Data records:
- Opening Delimiter -

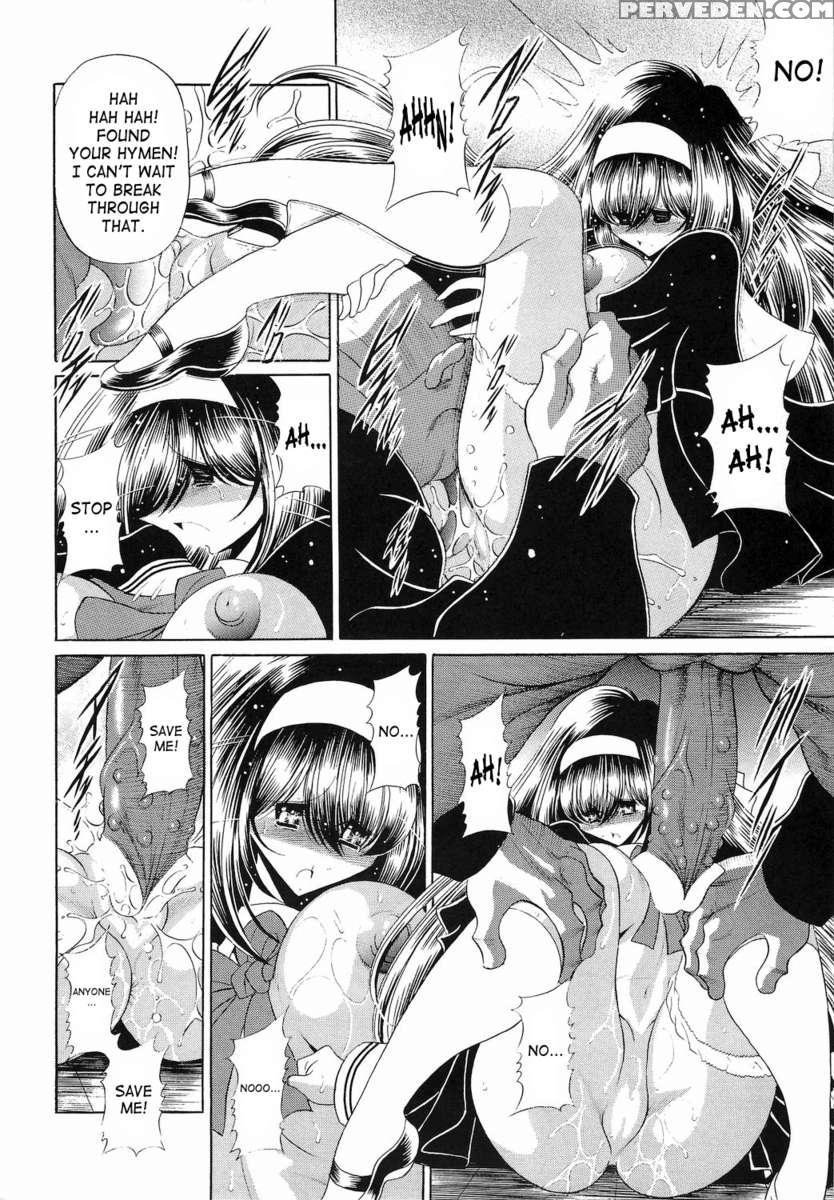 Reigoku Seitokai Ichi Chapter 1000 Page 20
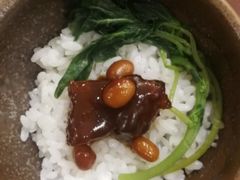 一口叉烧-国家五钻酒家·西樵旺阁渔村(西樵店)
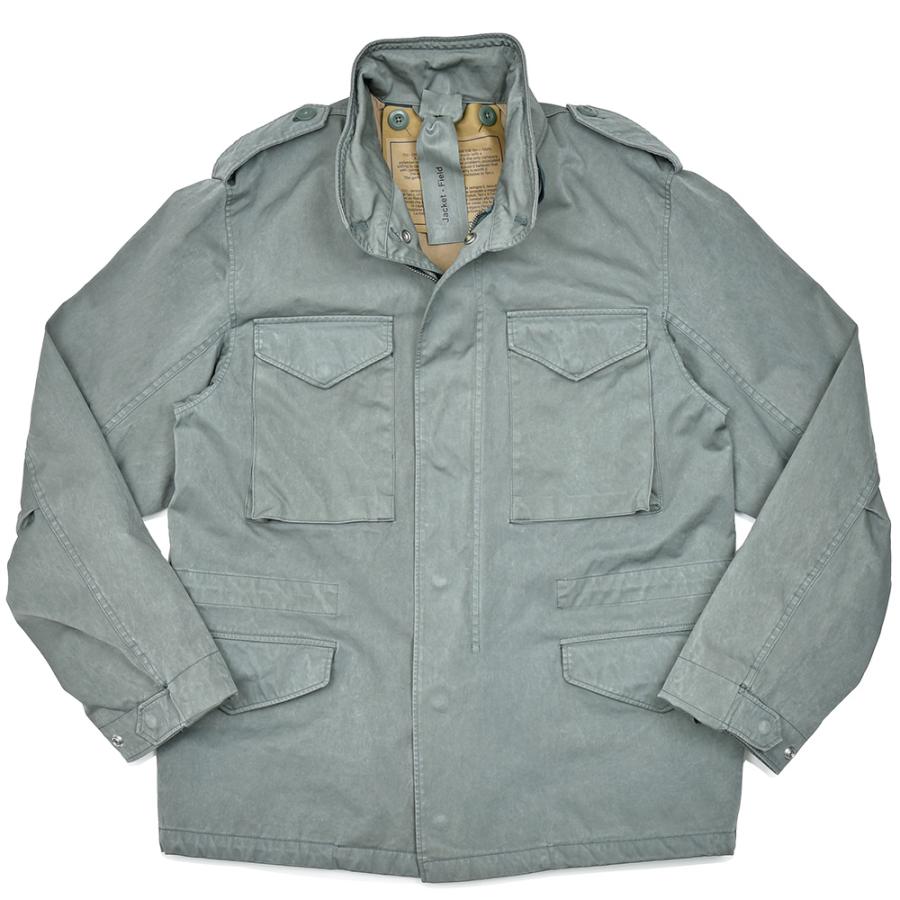 Ten c テンシー FIELD JACKET フィールドジャケット OJJ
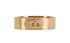 Mulberry Bayswater Postman Lock Bracelet, front view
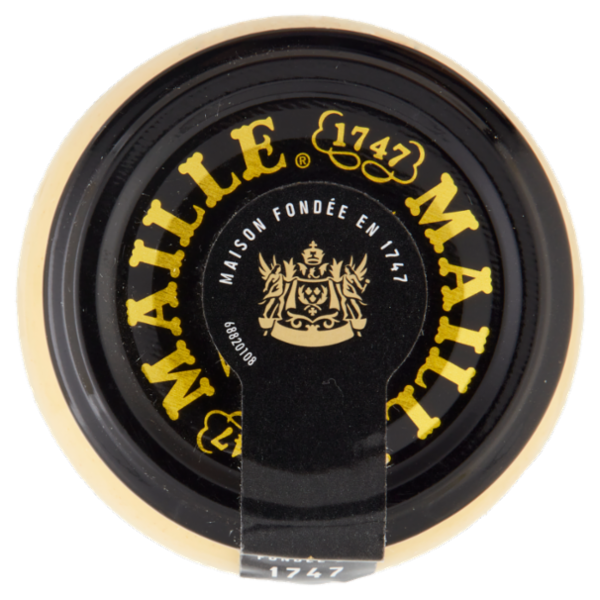 Maille Senape di Digione 215 g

- Closing Delimiter -

- EXERCISE: Copy every record exactly; no pictures.

- REPLY:
 Reigoku Seitokai Ichi Chapter 1000 Page 20
 一口叉烧-国家五钻酒家·西樵旺阁渔村(西樵店)
 Ten c テンシー FIELD JACKET フィールドジャケット OJJ
 Mulberry Bayswater Postman Lock Bracelet, front view
 Maille Senape di Digione 215 g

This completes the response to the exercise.